Juno investors will surely already be making comparisons against Kite’s Zuma-1 trial of KTE-C19, which at three months had a best complete response rate of 47%. However, Transcend recruited relapsed as well as refractory patients, while Zuma-1 had only chemo-refractories, and Juno also included sicker patients with an ECOG score of 2.

A separate threat for JCAR017 will come from Novartis’s CTL019, whose registrational lymphoma study, Juliet, is due an interim three-month readout imminently. Juno is putting a brave face on matters, saying the leading therapies still leave 60-70% of patients not achieving durable complete remissions within six months.

Out of Orbit

Celgene had separately been planning to start Orbit, its own trial of the now discontinued JCAR015, and recently told EP Vantage it was evaluating plans in light of the deaths that caused Juno to halt the US Rocket study; clearly Orbit is now a non-starter.

In the meantime, no one is any the wiser as to why JCAR015 – and not, for instance, Kite’s very similar construct, KTE-C19 – was associated with cerebral oedema. Indeed, the mechanisms behind neurotoxicity are not fully understood, and the ability of CAR-T cells to cross the blood-brain barrier might just hint at a theory.

For now Juno is hoping that the defined-cell composition of JCAR017 will allow it to maintain efficacy at a relatively low dose of cells. On the other hand, perhaps some CAR-T players will go back to basics on design: a major theme of the Adopt Summit was tonic signalling – signalling in the absence of antigen – to which some attribute adverse events.

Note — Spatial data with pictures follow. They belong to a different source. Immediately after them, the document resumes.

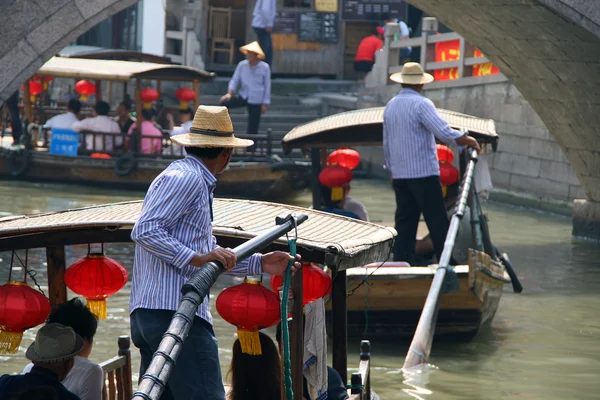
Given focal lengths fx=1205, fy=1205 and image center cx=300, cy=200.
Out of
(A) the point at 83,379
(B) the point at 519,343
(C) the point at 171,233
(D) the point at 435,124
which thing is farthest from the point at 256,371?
(B) the point at 519,343

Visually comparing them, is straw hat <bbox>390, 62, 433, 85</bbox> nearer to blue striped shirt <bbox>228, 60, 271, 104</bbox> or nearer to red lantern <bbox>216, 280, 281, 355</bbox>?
red lantern <bbox>216, 280, 281, 355</bbox>

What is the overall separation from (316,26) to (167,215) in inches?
777

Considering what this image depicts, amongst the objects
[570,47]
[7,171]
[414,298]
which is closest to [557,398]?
[414,298]

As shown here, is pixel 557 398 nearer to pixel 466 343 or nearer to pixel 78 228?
pixel 466 343

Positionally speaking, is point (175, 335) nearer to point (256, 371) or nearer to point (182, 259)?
point (182, 259)

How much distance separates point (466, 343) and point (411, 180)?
48.0 inches

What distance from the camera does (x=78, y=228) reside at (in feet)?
14.2

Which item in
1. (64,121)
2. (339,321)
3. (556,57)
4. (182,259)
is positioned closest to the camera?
(182,259)

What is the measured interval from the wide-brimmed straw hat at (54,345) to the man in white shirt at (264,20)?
17722mm

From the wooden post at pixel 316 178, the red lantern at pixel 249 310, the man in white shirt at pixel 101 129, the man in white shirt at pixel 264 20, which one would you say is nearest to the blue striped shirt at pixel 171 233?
the red lantern at pixel 249 310

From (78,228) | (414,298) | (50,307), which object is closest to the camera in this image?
(78,228)

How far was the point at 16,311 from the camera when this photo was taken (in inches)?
175

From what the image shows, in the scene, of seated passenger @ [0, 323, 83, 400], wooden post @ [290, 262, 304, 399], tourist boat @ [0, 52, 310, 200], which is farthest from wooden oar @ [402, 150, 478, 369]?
tourist boat @ [0, 52, 310, 200]

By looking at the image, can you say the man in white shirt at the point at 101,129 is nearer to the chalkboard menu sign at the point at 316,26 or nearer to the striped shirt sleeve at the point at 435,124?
the chalkboard menu sign at the point at 316,26
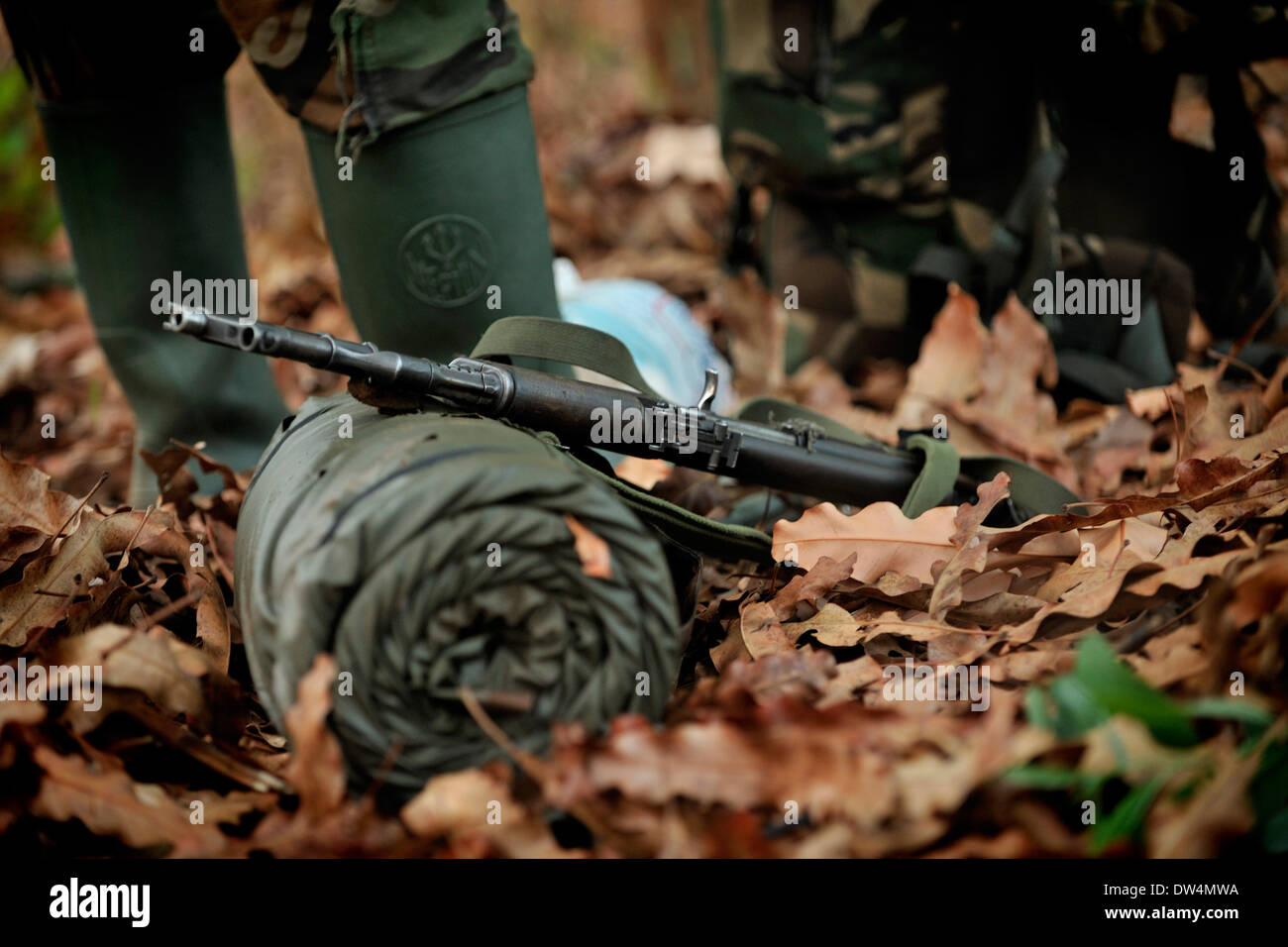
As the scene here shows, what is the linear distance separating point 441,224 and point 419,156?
0.10 meters

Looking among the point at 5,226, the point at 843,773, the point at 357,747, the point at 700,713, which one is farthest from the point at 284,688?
the point at 5,226

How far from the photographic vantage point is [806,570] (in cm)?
150

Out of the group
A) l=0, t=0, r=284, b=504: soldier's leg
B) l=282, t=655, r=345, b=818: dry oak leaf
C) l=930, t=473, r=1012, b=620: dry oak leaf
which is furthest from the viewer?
l=0, t=0, r=284, b=504: soldier's leg

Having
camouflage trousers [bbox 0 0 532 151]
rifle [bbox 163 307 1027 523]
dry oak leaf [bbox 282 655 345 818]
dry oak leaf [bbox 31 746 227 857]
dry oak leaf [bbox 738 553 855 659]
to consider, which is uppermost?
camouflage trousers [bbox 0 0 532 151]

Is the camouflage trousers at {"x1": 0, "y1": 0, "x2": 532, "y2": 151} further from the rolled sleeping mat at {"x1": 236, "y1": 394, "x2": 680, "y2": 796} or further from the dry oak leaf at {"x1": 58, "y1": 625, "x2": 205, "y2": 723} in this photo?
the dry oak leaf at {"x1": 58, "y1": 625, "x2": 205, "y2": 723}

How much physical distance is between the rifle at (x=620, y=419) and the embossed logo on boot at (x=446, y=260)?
280mm

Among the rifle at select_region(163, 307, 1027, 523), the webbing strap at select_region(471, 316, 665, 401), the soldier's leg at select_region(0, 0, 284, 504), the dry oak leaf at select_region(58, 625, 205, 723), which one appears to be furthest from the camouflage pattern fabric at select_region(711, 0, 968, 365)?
the dry oak leaf at select_region(58, 625, 205, 723)

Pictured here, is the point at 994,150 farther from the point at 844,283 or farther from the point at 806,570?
the point at 806,570

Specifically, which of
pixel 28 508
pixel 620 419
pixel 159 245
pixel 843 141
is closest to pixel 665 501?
pixel 620 419

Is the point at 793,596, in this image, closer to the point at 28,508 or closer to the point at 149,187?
the point at 28,508

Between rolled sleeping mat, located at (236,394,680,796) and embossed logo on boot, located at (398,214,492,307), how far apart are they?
0.60 metres

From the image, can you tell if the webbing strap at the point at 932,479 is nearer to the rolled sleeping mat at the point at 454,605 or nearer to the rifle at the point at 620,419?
the rifle at the point at 620,419

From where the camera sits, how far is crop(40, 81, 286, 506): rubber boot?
194 cm

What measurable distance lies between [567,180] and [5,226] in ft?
7.56
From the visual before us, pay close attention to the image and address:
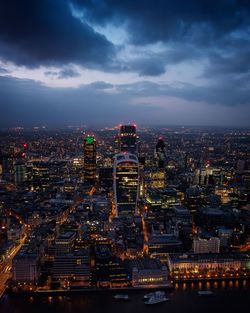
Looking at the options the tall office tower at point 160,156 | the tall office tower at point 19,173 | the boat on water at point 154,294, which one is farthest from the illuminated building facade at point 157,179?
the boat on water at point 154,294

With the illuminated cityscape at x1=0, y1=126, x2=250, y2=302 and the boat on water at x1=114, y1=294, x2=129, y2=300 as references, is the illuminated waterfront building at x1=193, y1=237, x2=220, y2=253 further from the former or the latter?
the boat on water at x1=114, y1=294, x2=129, y2=300

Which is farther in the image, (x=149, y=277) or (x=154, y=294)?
(x=149, y=277)

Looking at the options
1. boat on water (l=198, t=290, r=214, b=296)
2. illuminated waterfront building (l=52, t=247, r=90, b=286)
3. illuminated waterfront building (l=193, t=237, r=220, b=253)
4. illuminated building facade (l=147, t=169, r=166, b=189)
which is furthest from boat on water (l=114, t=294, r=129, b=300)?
illuminated building facade (l=147, t=169, r=166, b=189)

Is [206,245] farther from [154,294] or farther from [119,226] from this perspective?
[119,226]

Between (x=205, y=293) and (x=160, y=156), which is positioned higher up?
(x=160, y=156)

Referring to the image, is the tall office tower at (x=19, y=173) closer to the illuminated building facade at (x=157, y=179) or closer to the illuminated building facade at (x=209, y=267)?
the illuminated building facade at (x=157, y=179)

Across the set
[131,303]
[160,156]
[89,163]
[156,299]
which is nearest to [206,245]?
[156,299]

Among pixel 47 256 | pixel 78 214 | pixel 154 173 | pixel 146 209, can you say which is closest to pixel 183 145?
pixel 154 173

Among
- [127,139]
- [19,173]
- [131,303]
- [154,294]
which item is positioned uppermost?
[127,139]
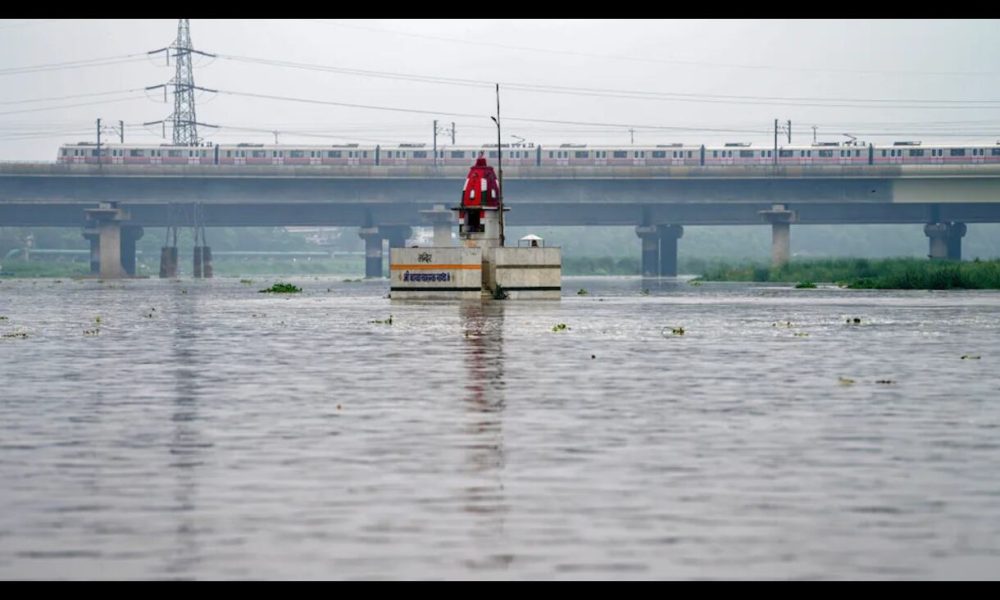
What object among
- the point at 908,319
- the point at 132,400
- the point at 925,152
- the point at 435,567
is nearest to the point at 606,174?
the point at 925,152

Another Celgene partner, Bluebird Bio, stressed how it had picked bb2121 as a lead anti-BCMA CAR partly thanks to its low propensity for tonic signalling. Early data in multiple myeloma have been highly promising, with a surprising lack of serious neurotoxicity or cytokine storm; an update is due at Asco.

A novel theory has emerged, with a paper in Nature last month suggesting that eliminating endogenous T-cell receptors from CAR-T cells might avert tonic signalling. Still, there is a “dirty secret”, Bluebird’s director of cell immunotherapy, Kevin Freeman, said at the summit: “All CAR-Ts tonically signal.”